On Sunday, Magnus Carlsen Retained His World Championship In Chess By Defeating His Challenger, Vishy

On Sunday, Magnus Carlsen Retained His World Championship In Chess By Defeating His Challenger, Vishy

On Sunday, Magnus Carlsen retained his World Championship in chess by defeating his challenger, Vishy Anand, 6.5-4.5 in a best of 12 series. Carlsen beat Anand last year to become world champion. But this game from 1952 is much more interesting from a scientific perspective. It is ostensibly a friendly game between Alan Turing, founding father of computer science and namesake of the Turing Test—the idea that you can measure the level of artificial intelligence by seeing if a human can distinguish between a computer acting on its own and another human operating it by just by interacting with the computer—and his colleague Alick Glennie.

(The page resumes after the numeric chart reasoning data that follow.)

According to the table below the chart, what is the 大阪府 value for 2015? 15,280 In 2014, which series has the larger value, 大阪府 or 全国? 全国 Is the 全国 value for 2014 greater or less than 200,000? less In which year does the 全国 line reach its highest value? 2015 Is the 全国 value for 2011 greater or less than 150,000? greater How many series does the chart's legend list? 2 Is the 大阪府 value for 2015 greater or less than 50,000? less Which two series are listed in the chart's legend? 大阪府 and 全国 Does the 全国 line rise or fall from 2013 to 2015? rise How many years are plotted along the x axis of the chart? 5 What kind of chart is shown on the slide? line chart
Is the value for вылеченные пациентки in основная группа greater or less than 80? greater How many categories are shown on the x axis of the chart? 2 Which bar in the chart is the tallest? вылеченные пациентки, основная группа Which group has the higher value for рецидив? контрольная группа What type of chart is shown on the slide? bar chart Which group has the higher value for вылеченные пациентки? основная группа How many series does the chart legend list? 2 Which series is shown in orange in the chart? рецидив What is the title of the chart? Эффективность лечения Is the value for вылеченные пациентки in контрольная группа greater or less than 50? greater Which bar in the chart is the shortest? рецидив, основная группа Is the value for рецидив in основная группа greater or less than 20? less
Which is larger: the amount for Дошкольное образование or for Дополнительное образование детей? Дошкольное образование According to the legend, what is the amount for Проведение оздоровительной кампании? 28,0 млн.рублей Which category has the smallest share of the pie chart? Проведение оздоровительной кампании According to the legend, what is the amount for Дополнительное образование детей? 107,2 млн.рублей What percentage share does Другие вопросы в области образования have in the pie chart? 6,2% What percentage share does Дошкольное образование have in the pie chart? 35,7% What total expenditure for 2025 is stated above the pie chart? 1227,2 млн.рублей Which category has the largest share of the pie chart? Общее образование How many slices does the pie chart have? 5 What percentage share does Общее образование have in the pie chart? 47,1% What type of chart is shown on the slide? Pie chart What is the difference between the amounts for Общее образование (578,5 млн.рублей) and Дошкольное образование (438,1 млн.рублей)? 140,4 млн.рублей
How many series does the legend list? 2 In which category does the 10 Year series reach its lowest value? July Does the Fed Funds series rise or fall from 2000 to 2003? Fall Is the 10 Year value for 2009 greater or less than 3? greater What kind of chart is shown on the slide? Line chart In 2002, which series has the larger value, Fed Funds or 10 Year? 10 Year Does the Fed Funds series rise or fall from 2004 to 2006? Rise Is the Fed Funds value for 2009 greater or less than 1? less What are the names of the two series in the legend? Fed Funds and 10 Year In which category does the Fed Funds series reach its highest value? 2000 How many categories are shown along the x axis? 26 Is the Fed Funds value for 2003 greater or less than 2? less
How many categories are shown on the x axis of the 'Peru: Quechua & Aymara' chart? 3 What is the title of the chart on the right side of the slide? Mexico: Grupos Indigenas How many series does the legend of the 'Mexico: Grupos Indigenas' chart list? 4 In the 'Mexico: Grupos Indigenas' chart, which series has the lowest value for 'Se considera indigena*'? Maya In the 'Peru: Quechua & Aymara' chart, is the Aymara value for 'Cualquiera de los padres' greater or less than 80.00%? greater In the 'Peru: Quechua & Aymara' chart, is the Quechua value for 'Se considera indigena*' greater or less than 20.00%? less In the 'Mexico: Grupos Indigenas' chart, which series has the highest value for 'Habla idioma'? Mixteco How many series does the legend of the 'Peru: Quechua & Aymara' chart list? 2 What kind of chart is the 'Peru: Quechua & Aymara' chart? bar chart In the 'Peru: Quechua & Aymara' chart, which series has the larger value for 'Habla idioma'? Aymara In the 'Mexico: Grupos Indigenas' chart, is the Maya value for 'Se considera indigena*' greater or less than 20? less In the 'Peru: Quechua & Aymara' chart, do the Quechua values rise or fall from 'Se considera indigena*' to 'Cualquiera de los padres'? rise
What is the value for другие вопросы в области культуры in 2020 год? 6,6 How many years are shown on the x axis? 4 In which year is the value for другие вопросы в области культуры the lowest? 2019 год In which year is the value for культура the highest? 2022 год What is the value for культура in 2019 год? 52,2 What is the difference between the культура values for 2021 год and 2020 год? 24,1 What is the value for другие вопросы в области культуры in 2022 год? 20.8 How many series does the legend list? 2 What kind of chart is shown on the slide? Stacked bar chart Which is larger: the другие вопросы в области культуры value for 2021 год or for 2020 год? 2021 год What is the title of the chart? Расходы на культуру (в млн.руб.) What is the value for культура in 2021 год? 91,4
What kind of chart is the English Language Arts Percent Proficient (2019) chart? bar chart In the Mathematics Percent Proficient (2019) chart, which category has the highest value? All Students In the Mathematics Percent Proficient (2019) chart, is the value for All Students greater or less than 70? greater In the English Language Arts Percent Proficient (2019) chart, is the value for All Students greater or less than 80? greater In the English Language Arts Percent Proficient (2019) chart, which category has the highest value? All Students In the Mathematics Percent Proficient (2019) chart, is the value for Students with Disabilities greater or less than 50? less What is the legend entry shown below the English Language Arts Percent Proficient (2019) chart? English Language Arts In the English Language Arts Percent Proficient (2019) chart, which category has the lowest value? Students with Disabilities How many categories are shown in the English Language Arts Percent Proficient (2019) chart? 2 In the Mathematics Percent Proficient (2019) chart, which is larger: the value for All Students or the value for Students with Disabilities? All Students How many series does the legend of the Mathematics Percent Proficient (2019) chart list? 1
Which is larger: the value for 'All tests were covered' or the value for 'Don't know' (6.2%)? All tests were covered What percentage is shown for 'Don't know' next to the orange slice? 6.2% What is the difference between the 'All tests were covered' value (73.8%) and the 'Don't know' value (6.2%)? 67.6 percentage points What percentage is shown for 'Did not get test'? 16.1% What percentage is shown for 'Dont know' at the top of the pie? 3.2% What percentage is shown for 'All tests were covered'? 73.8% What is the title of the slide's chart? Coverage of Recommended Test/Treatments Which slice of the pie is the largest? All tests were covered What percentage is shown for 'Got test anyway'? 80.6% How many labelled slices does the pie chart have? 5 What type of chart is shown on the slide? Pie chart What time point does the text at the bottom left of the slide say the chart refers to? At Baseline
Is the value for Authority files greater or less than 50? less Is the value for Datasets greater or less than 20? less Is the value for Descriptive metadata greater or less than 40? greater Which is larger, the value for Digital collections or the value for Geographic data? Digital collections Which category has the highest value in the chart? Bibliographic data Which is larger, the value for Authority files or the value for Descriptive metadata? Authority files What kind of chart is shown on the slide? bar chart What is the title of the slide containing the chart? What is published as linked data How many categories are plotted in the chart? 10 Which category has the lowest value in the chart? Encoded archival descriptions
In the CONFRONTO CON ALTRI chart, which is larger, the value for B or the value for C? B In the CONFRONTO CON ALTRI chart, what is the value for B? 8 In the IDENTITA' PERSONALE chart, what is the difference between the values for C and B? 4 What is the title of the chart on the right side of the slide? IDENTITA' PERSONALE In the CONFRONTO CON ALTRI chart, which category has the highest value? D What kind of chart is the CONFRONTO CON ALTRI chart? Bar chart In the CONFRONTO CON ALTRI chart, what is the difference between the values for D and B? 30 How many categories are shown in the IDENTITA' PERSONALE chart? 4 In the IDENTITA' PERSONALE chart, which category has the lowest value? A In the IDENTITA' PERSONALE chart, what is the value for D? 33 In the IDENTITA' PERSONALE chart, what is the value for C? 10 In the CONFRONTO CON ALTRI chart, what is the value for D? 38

But Alan Turing didn’t play this game. Rather, his chess computer did. These days, free chess engines that you can download to your personal computer can beat world champions. Ever since then reigning World Champion Garry Kasparov—by many considered the greatest chess player in history—lost to the chess computer Deep Blue in 1997, human chess players have pretty much shied away from playing the strongest chess engines. The game’s up: computers are simply much better than any human. That wasn’t the case in 1952. What’s so interesting is that Alan Turing was one of the first people to devise an algorithm for playing chess, but there was no computer to run it on. So Turing had to act as a human CPU, calculating each move on paper according to the algorithm, taking up to half an hour per turn. Glennie won the game after 29 moves. The “computer” had previously beaten the wife of David Champernowne, Turing’s collaborator on the algorithm.

In his 1953 paper Chess, Turing starts by asking some basic questions about programming an artificially intelligent chess program, but progressively asks harder and harder questions, and ends with the holy grail of AI, which we seem to be no closer to reaching than in Turing’s time:

When one is asked ‘Could one make a machine to play chess?’, there are several possible meanings which might be given to the words. Here are a few:

Could one make a machine which would obey the rules of chess, i.e. one which would play random legal moves, or which could tell one whether a given move is a legal one?

Could one make a machine which would solve chess problems, e.g. tell one whether, in a given position, white has a forced mate in three?

Could one make a machine which would play a reasonable good game of chess, i.e. which, confronted with an ordinary (that is, not particularly unusual) chess position, would after two or three minutes of calculation, indicate a passably good legal move?

Could one make a machine to play chess, and to improve its play, game by game, profiting from its experience?

To these we may add two further questions, unconnected with chess, which are likely to be on the tip of the reader’s tongue.

Could one make a machine which would answer questions put to it, in such a way that it would not be possible to distinguish its answers from those of a man?

Could one make a machine which would have feelings like you and I do?

This last question is still open. There is a philosophical debate, for example, about whether consciousness is “substrate independent.” The thing is that we don’t really understand why consciousness exists. We start with physics, which has basics laws that we understand to a good degree, even if we are far from uncovering the universal theory of physics that solves every physics problem on the scale of atoms to the scale of the entire universe. On top of physics, we have chemistry, in which reactions, when we discover them, can be logically explained by the underlying physics. And on top of physics and chemistry is biology, which can also be explained as a logical consequence of the underlying chemistry. Not that anyone has ever sat down and broken down every reaction in the human body and explained it all the way from biology through chemistry down to basic physical laws, but it seems that in principle, while daunting, there is no logical contradiction; it seems like it should be possible in principle. But there is no logical reason we can think of why consciousness should arise out of physics, or chemistry, or biology. There is a thought experiment called the “philosophical zombie”, or P-Zombie for short. Could there be a human being perfectly identical to a normal human in physical constitution, perhaps a perfect molecular clone of a living human, that is not conscious, has no feelings or thoughts, is in effect an unconscious automaton? And so far, we have found no logical contradiction in this idea. In other words, consciousness is still a mystery.

This is the “hard problem” of consciousness. And that’s where “substrate independence” comes into play. Is there something special about the biological makeup of a mammalian nervous system that creates consciousness, or could we make a perfect replica in computer form, a silicon nervous system, that would be conscious, have feelings and thoughts like a biological human?

Turing asked the question sixty years ago. But anyway, if you’ve by chance seen or heard about chess in the last month—the WC was quite a lavish affair, held in the former Olympics park in Sochi, Russia—then, if you are scientifically inclined, have a look at this game from 1952, and think of Alan Turing, and of his pen-and-paper computer chess engine, and about his thought-provoking questions, and of course about all his other contributions to the foundations of computer science. We are all indebted to Alan Turing as one of the inventors of computers and the science behind it, sitting here browsing our Tumblr dashboards.